Should the State Get Back into the Charter School Business?
A referendum in the fall will be asking voters whether they support a Constitutional Amendment in Georgia allowing for a state authorizing board on charter schools. So how will you vote?
An amendment passed in the Georgia General Assembly in March authorized a referendum in the fall that essentially asks voters whether they think the state should get back into the charter school business.
The referendum will ask voters whether the Georgia Constitution should be amended to allow for a state authorizing board on charter schools. A Supreme Court decision last year ruled that decision should be put back into the hands of local boards of education. The outcome of the November referendum could essentially overrule that decision.

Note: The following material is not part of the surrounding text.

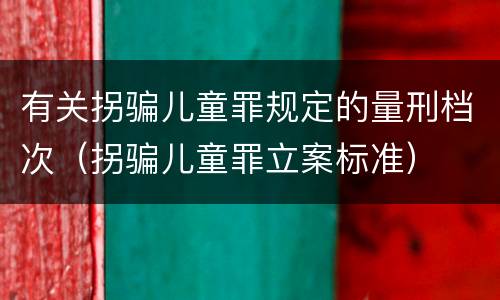 有关拐骗儿童罪规定的量刑档次（拐骗儿童罪立案标准）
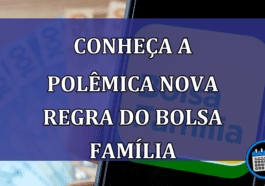 Conheca a POLEMICA NOVA REGRA do Bolsa Familia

The issue has set up a fierce debate. Lines have been drawn with fierce lobbying on sides of the issue. A Media Matters research piece lays out the reasons why the status quo should remain. A storify composite by SouternEdDesk takes a broader look at the issue from both sides.

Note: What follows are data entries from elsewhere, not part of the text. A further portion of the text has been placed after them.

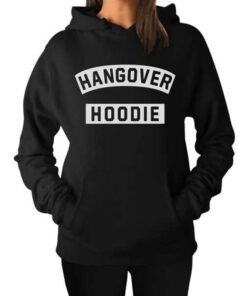 hangover hoodies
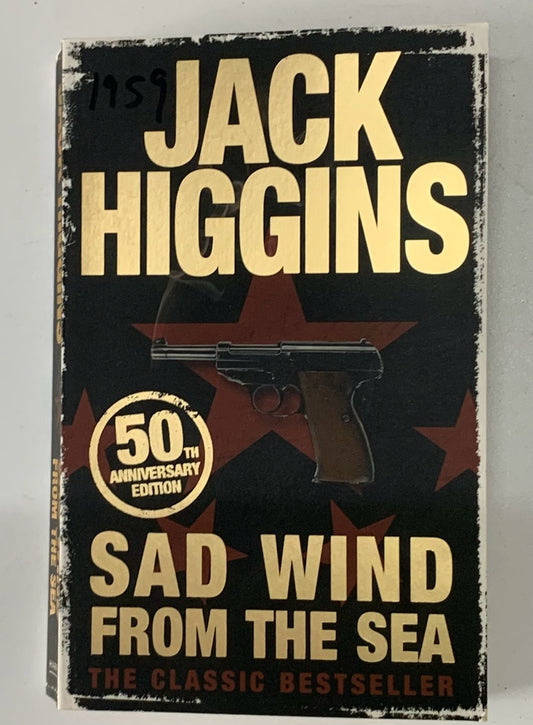 Higgins, Jack - SAD WIND FROM THE SEA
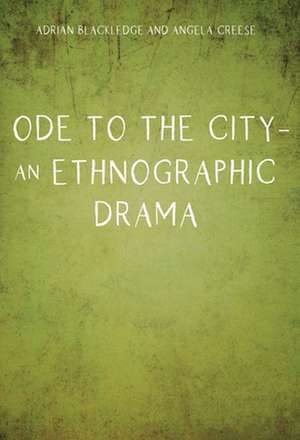 Ode to the City - An Ethnographic Drama de Adrian Blackledge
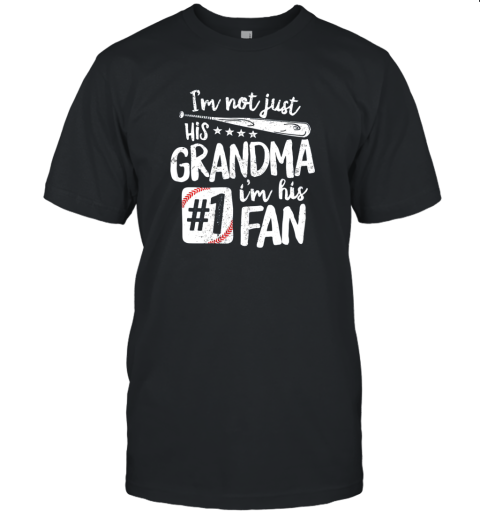 I'm Not Just His Grandma I'm His #1 Fan Baseball Gift Unisex Jersey Tee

At the heart of it lies the question: Who should control which, where and why charter schools should open – the state or local boards of education?
Charter school supporters would like the power returned to the state, allowing it to override a local board’s decision to deny a charter school’s right to open. Opponents, however, say it will put the state back into the charter school business and allow it to manipulate funding.
So what do you think? Will you be voting in support of the state amending its constitution to allow for a state authorizing board? Or do you think the Supreme Court decision was the right one and the law should remain as it is?